## [What the exercise asks]
Scan the listing below. Report each line that includes "burst".

## [Input records]

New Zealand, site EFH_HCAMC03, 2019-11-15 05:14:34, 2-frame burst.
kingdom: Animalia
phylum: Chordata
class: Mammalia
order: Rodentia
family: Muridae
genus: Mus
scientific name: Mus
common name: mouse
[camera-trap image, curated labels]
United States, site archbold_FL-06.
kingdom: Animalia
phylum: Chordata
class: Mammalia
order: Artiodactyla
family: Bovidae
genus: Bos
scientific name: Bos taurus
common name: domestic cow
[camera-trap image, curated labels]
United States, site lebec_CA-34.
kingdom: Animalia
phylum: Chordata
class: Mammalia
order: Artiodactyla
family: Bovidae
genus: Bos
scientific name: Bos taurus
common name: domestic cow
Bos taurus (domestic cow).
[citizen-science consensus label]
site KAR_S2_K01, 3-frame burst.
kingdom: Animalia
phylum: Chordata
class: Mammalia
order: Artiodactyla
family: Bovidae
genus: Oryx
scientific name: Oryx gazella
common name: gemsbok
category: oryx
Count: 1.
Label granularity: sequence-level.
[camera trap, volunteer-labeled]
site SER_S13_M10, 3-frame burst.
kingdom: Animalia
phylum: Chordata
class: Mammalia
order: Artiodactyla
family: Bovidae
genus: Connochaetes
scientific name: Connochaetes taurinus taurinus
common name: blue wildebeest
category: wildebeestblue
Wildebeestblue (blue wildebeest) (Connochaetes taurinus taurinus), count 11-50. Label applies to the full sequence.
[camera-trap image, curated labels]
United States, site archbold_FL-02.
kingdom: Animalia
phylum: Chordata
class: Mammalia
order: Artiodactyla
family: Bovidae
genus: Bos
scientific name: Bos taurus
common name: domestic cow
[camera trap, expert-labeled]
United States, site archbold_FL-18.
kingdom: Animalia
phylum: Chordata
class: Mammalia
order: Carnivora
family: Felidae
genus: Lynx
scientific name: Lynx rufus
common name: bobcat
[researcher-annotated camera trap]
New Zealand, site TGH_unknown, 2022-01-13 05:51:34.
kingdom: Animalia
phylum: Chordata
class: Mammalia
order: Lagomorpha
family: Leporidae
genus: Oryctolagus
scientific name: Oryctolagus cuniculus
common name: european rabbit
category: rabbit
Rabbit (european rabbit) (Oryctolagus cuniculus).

## [Solution below]
New Zealand, site EFH_HCAMC03, 2019-11-15 05:14:34, 2-frame burst.
site KAR_S2_K01, 3-frame burst.
site SER_S13_M10, 3-frame burst.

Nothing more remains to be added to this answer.